DATA EXTRACT ::

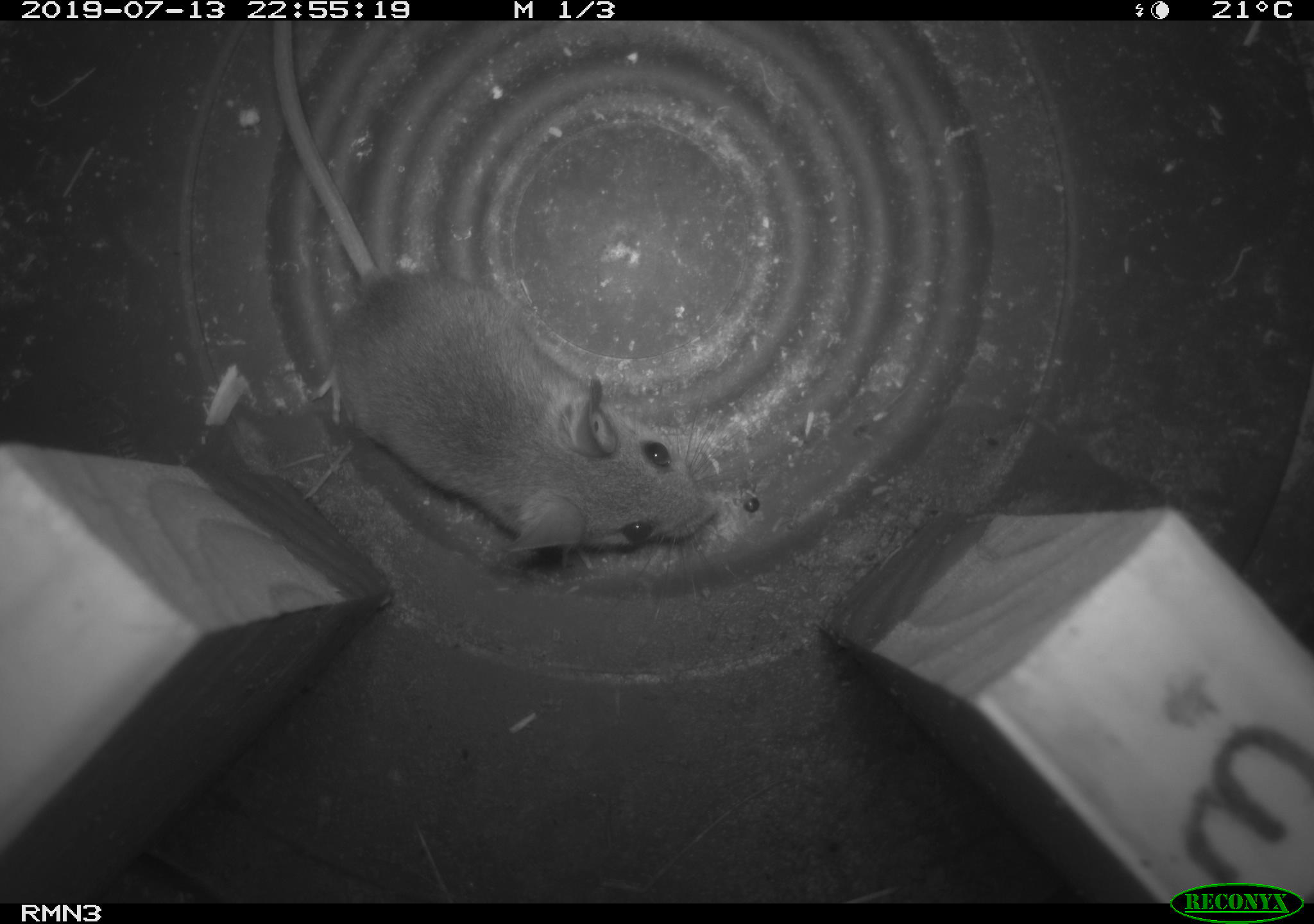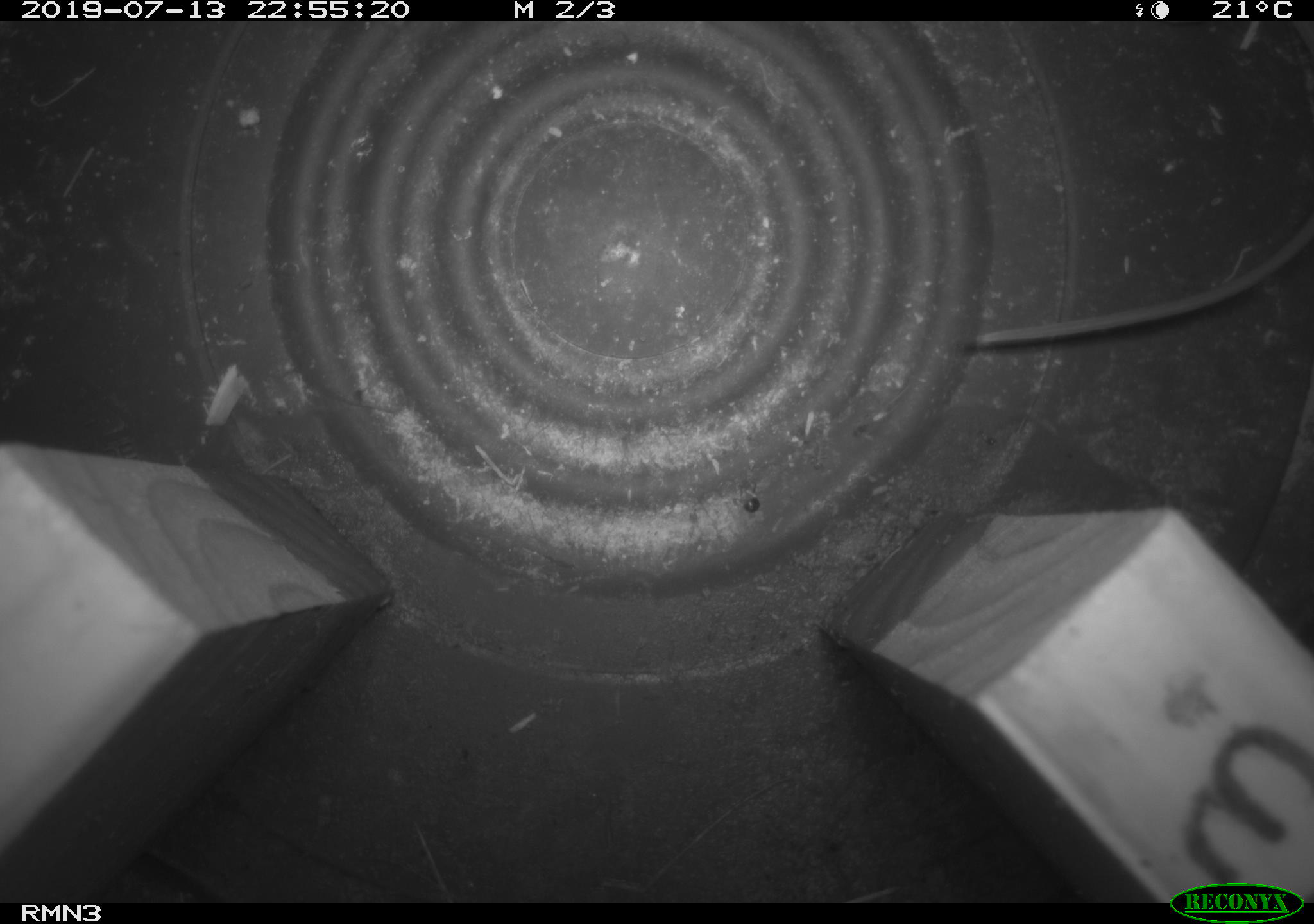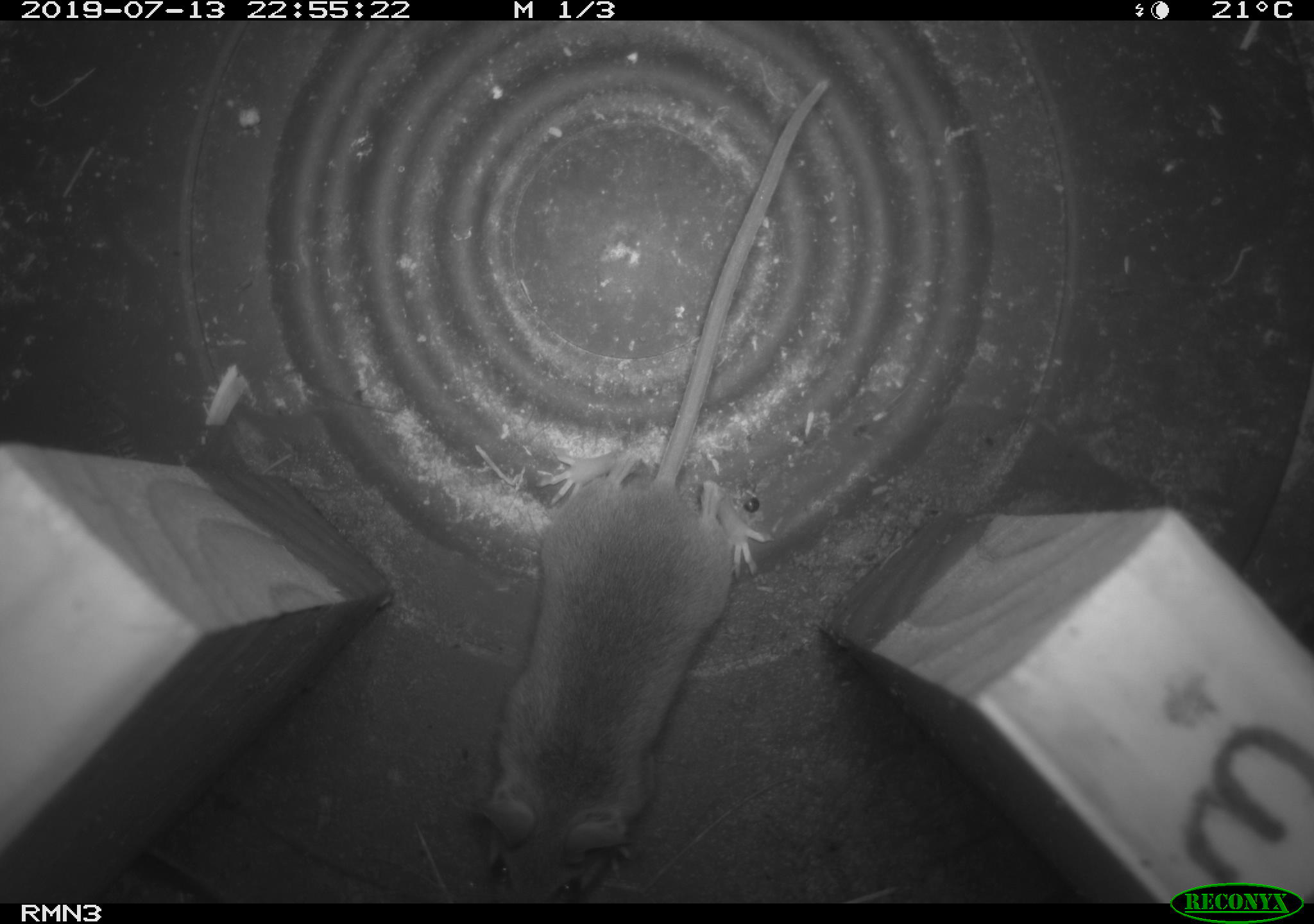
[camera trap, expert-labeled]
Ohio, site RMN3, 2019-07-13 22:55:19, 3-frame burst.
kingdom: Animalia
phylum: Chordata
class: Mammalia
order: Rodentia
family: Cricetidae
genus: Peromyscus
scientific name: Peromyscus leucopus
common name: white-footed mouse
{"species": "white-footed mouse (Peromyscus leucopus)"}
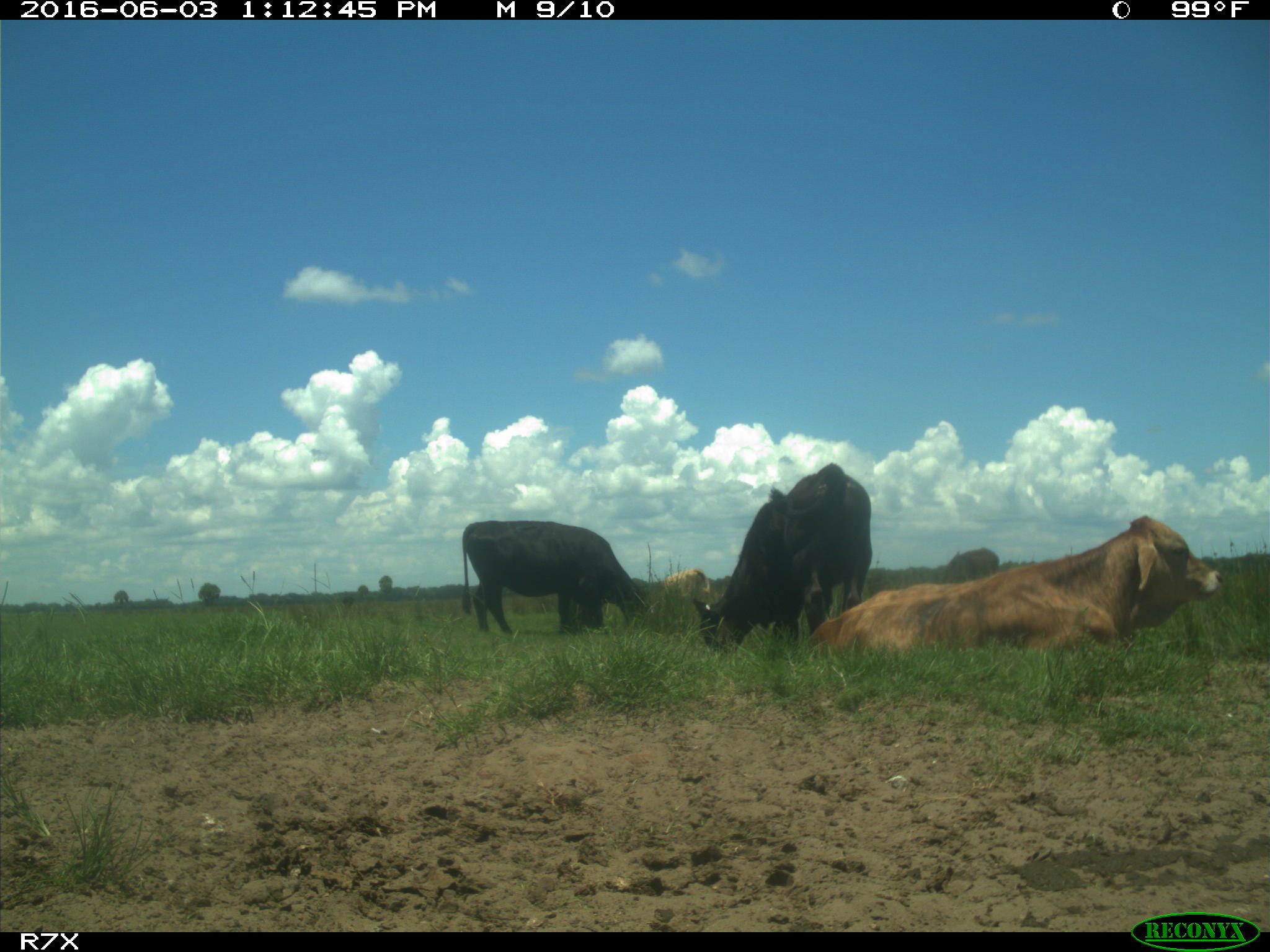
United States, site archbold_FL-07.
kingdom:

TASK DIRECTIONS ::
Repeat the listing word for word, but without its pictures.

ANSWER FOR THIS EXERCISE ::
[camera trap, expert-labeled]
Ohio, site RMN3, 2019-07-13 22:55:19, 3-frame burst.
kingdom: Animalia
phylum: Chordata
class: Mammalia
order: Rodentia
family: Cricetidae
genus: Peromyscus
scientific name: Peromyscus leucopus
common name: white-footed mouse
{"species": "white-footed mouse (Peromyscus leucopus)"}
United States, site archbold_FL-07.
kingdom:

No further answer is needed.